=== EXERCISE 1 ===
Print the section of the Motormaster forum thread from "I’ll go through" to "the previous issue." without any changes.
=== EXERCISE 2 ===
Decide whether each statement below agrees with the Motormaster forum thread. Answer yes or no, and quote the words from the thread that settle it.
(a) cyclingday found no other advertising in the other magazine issues he had.
(b) Freqman1 says that of the known bikes, the few still in original paint are all red.
(c) The Whizzer kit was being advertised heavily by 1939.
=== EXERCISE 3 ===
Using the Motormaster forum thread, answer each question briefly.
(a) Which catalog did the Motormaster not make it into?
(b) Whose version of the Motor Master did cyclingday post on Nov 8?
(c) What is Freqman1 still searching for?

=== EXCERPT ===

++++++

Thanks Marty. I believe you are correct about it still being in development at this time. I wonder if an issue a month or two later doesn’t have a better accounting. It obviously didn’t make it into the CWC ‘38 cat. V/r Shawn


----------



## cyclingday (Nov 5, 2021)

I’ve got a few more of those magazines.
I’ll go through them, and see if there’s any more info on the Motormaster.


----------



## cyclingday (Nov 5, 2021)

Well, I looked through all of the American Bicyclists that I had, and I was only able to find this follow up to the full page ad in the previous issue.








I didn’t see any other advertising in any of the other issues that I had.
The Whizzer kit started being advertised pretty heavily by 1939, so I think the Motormaster was a short lived concept that barely got rolling before it got eclipsed by the far more practical Whizzer kit.


----------



## cyclingday (Nov 8, 2021)

An interesting, Ridewell by Woodwell version of the Motor Master.


I wonder if there were any distinguishing characteristics to determine a find of one of these models?


----------



## cyclingday (Nov 8, 2021)

I thought it interesting that the few of these bikes that exist were repainted Red, when apparently they only came in Black.


----------



## mrg (Nov 8, 2021)

Noticed the Ridewell ad says standard hook type rims in heavier materal and Roadmaster catalog just says standard and wonder about the difference from standard frames with the use of high carbon steel inserts used in the frame joints and hcs tubing in the fork stem.


----------



## Freqman1 (Nov 9, 2021)

cyclingday said:


> I thought it interesting that the few of these bikes that exist were repainted Red, when apparently they only came in Black.View attachment 1509864



Another reason I'm trying to find out more about these. I was either told, or read somewhere, that these were offered in red in '38. There are maybe a dozen known and only a couple in original paint-both black. It would be interesting to know what the serial numbers of the bikes are as well. I'm still searching for an operators manual or at least the starting procedures. V/r Shawn


----------



## Freqman1 (Nov 9, 2021)

++++++

=== GIVEN INFORMATION ===
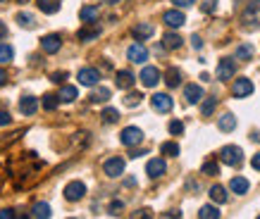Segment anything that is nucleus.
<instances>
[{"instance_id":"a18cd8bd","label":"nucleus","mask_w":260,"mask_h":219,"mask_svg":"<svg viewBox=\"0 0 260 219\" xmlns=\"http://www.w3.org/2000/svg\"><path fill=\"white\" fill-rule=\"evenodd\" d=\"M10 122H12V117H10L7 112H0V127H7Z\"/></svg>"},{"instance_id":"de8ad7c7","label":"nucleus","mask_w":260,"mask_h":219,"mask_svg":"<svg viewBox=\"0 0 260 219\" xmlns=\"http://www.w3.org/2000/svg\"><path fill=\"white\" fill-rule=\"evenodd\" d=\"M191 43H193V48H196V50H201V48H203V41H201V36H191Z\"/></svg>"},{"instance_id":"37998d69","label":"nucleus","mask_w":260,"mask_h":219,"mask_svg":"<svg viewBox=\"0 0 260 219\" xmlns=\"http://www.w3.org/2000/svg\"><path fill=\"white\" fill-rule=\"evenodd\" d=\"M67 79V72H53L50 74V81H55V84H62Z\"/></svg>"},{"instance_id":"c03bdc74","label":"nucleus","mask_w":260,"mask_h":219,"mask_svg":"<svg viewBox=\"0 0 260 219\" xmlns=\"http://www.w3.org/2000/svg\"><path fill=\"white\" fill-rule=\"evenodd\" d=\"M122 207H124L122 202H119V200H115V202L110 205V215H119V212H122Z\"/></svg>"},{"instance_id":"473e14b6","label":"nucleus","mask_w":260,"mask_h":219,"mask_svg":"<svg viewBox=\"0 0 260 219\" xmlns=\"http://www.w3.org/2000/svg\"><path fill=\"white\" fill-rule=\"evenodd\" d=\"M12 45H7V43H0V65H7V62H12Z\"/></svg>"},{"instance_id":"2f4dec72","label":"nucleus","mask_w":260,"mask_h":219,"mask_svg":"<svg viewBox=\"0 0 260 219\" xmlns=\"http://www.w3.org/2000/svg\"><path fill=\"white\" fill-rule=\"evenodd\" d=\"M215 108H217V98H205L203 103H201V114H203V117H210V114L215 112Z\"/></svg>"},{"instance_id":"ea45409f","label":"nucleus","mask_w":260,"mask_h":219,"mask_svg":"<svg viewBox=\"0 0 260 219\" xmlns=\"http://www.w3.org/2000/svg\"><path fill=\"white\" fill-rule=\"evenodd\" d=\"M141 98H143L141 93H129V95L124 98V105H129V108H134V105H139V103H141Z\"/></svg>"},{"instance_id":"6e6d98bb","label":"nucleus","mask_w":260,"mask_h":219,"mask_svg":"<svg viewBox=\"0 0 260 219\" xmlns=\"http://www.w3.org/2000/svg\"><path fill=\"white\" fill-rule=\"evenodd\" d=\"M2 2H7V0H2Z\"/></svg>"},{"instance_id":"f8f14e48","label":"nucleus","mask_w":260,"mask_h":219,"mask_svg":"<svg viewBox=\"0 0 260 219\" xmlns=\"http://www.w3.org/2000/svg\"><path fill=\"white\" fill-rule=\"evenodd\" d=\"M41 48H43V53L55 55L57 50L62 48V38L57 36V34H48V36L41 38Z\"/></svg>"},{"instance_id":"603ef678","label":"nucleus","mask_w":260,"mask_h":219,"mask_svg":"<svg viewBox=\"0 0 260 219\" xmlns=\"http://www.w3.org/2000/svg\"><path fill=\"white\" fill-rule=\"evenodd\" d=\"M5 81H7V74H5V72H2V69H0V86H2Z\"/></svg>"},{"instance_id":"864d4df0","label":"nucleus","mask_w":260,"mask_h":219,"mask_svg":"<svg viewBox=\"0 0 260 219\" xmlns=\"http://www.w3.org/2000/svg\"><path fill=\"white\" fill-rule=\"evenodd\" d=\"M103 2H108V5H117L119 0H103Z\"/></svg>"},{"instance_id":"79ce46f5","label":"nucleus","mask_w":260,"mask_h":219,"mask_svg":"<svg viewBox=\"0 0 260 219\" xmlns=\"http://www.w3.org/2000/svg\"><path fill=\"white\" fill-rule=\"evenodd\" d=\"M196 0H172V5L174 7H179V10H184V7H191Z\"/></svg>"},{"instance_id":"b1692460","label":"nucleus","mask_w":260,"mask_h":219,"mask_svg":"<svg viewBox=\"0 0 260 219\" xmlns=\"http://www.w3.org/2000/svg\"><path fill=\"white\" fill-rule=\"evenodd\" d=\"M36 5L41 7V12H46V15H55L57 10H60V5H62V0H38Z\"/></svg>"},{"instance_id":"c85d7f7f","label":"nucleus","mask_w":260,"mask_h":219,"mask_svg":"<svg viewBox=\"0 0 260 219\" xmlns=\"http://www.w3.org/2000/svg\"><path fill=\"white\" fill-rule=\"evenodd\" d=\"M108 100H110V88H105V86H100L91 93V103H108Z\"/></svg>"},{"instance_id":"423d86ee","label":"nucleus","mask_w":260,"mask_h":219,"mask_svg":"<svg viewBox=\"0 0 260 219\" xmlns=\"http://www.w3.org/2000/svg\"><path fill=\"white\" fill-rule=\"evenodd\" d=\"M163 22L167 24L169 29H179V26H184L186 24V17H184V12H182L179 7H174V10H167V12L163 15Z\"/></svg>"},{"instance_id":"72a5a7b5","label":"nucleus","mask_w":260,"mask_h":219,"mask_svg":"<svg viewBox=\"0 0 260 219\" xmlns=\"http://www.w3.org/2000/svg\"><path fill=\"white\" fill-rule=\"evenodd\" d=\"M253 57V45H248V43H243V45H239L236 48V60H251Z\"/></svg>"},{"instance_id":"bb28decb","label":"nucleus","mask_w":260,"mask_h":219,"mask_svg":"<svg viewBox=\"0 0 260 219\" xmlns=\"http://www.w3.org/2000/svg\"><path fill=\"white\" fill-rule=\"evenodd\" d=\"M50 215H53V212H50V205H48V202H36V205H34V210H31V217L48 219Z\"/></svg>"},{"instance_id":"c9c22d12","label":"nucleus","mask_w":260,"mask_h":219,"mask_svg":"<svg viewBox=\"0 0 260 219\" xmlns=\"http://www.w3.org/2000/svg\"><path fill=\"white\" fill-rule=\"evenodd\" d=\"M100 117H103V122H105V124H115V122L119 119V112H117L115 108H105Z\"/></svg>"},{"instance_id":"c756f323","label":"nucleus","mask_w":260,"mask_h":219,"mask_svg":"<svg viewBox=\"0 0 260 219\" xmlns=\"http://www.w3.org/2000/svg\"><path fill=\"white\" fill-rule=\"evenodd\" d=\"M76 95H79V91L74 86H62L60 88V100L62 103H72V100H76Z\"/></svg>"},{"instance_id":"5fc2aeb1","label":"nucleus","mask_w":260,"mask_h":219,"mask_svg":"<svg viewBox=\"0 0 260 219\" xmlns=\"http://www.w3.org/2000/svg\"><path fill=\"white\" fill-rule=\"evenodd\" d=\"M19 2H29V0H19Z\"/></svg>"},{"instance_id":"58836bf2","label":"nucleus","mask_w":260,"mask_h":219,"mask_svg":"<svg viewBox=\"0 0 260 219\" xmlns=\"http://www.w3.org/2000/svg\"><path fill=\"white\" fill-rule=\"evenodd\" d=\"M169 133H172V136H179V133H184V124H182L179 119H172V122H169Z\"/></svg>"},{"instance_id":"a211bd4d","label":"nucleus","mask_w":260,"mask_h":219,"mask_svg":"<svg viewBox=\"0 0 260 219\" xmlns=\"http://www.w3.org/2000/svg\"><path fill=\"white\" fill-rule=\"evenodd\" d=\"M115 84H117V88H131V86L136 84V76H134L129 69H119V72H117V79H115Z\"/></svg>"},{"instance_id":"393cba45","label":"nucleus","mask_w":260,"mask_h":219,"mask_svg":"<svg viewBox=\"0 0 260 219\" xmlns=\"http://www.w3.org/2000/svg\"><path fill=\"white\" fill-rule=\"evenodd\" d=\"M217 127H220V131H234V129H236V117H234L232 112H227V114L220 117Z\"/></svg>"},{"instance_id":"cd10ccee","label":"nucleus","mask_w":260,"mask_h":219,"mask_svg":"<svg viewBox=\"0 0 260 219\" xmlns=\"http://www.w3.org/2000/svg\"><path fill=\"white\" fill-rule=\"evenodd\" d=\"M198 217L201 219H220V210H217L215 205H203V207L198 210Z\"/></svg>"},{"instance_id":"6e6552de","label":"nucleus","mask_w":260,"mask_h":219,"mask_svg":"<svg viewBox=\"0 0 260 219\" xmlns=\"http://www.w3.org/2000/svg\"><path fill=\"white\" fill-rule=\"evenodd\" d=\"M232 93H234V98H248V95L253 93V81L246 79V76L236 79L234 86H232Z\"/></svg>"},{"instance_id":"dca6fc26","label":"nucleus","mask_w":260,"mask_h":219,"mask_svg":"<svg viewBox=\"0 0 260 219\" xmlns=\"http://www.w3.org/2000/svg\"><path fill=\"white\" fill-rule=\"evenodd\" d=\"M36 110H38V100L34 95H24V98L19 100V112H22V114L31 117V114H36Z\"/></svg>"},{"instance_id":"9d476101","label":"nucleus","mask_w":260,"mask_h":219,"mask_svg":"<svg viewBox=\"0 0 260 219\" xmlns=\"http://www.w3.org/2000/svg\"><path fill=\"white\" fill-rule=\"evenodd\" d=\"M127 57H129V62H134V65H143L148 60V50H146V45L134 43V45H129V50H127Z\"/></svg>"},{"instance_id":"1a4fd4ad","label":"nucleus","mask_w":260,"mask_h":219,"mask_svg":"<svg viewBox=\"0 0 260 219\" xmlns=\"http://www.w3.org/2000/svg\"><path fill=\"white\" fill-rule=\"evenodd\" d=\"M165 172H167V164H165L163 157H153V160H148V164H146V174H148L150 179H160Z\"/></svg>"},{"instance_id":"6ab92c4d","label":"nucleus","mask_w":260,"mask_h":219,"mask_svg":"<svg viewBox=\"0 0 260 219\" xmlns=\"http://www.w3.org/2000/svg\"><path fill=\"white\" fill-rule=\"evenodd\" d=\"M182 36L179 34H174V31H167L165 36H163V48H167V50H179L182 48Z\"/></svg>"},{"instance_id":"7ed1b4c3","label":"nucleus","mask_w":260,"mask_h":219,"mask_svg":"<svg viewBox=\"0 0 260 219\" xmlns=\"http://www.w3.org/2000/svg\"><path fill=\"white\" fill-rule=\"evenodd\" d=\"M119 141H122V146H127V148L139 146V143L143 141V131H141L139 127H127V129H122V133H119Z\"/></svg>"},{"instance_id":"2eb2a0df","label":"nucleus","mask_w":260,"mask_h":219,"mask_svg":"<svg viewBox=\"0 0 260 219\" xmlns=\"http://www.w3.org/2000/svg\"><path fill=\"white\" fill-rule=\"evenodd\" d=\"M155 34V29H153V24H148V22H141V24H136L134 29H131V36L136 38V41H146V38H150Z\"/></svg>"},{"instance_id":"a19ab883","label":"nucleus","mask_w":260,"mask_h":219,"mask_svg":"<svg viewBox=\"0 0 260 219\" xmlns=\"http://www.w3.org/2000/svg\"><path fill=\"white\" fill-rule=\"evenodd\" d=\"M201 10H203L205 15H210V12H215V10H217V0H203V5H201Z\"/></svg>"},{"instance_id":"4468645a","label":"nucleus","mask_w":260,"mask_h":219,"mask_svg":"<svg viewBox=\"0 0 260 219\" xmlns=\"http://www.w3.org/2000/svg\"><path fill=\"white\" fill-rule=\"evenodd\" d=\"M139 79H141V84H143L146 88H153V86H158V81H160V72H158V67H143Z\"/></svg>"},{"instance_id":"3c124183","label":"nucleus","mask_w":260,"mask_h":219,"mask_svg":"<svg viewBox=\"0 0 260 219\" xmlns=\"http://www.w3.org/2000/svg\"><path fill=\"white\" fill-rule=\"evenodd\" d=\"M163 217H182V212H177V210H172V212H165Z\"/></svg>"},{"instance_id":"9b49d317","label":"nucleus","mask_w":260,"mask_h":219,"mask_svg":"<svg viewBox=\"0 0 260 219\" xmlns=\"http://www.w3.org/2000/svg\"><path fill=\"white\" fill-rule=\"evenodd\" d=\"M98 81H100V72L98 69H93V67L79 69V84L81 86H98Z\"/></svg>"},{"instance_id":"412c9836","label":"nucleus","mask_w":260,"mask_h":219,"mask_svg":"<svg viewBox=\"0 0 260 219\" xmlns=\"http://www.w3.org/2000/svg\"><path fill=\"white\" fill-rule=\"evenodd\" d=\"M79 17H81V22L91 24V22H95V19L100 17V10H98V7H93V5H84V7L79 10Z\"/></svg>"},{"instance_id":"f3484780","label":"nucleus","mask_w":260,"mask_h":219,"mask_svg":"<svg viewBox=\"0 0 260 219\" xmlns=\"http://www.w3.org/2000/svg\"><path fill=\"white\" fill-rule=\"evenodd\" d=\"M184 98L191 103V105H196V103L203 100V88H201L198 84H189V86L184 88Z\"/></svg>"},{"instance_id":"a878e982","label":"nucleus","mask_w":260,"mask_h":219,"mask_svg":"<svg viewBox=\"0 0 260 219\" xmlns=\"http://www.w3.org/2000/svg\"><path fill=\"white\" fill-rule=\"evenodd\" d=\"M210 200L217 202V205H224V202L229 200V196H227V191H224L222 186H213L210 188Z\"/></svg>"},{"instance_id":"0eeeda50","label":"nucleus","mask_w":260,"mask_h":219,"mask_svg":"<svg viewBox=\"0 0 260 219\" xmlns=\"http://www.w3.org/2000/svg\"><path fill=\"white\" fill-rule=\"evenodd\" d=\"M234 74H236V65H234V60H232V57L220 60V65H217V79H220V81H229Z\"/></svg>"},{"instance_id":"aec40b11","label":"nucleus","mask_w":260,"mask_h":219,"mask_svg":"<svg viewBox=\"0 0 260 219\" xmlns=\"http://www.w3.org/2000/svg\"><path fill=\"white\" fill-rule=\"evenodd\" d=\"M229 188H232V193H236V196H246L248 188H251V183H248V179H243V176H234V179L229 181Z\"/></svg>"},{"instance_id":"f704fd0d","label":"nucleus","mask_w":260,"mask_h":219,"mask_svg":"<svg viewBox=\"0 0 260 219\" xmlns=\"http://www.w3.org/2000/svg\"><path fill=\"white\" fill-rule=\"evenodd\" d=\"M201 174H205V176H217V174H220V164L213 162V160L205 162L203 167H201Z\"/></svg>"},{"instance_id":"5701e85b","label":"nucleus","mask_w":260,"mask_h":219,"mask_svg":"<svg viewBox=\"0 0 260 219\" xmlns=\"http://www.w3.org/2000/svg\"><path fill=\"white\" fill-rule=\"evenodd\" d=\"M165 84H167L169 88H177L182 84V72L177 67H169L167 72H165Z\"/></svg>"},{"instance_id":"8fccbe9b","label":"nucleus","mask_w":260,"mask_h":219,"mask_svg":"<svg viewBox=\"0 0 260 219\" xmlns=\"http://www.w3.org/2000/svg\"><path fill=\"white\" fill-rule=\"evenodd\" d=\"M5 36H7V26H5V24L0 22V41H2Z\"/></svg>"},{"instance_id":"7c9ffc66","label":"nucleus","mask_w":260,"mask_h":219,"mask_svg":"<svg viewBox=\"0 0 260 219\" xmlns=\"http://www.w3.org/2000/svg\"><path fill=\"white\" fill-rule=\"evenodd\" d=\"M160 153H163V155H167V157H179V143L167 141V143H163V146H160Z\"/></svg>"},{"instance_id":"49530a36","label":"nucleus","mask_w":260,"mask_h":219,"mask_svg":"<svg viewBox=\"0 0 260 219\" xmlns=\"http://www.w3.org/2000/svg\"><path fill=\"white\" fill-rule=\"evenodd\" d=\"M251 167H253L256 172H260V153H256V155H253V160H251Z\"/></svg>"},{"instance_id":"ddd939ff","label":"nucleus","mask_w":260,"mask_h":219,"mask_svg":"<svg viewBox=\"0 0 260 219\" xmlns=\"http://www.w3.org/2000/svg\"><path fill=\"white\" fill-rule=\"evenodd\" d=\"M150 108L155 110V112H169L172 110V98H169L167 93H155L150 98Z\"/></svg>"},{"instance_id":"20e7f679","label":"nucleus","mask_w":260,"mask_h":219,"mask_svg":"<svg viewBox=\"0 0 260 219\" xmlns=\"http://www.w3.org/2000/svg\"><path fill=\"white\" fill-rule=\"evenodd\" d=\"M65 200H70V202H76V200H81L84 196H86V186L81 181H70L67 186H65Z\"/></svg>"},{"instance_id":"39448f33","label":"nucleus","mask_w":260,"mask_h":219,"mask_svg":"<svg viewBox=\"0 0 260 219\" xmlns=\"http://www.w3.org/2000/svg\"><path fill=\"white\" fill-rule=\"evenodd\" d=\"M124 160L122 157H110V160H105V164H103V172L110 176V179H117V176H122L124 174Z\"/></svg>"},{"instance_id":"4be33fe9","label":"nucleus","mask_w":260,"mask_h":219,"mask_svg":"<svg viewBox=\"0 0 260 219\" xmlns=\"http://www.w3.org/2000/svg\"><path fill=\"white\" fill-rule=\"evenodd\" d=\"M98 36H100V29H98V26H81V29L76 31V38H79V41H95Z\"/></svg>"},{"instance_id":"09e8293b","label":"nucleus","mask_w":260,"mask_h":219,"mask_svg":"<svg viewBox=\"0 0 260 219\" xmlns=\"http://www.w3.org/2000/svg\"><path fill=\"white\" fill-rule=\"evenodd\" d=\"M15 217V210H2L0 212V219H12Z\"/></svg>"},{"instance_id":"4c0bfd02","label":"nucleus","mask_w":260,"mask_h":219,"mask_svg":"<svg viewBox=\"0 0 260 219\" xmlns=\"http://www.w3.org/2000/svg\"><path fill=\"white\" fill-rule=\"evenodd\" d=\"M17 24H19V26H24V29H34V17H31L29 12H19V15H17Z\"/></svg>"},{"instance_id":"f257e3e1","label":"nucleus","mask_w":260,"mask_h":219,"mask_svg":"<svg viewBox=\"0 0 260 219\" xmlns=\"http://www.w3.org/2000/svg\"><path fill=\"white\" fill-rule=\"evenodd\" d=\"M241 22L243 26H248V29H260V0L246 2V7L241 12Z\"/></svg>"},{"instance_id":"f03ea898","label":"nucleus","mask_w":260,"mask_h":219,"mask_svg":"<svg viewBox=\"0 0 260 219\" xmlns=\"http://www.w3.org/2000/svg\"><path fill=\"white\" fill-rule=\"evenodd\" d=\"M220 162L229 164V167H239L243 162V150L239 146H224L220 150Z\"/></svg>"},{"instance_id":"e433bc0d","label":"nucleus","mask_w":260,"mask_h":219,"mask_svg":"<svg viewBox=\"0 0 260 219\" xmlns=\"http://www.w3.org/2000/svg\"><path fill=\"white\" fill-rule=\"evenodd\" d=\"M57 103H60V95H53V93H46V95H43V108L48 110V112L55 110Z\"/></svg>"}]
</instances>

++++++

=== ANSWER 1 ===
I’ll go through them, and see if there’s any more info on the Motormaster.


----------



## cyclingday (Nov 5, 2021)

Well, I looked through all of the American Bicyclists that I had, and I was only able to find this follow up to the full page ad in the previous issue.

=== ANSWER 2 ===
(a) Yes: "I didn’t see any other advertising in any of the other issues that I had."
(b) No: "There are maybe a dozen known and only a couple in original paint-both black."
(c) Yes: "The Whizzer kit started being advertised pretty heavily by 1939"

=== ANSWER 3 ===
(a) The CWC ‘38 catalog.
(b) Ridewell by Woodwell.
(c) An operators manual, or at least the starting procedures.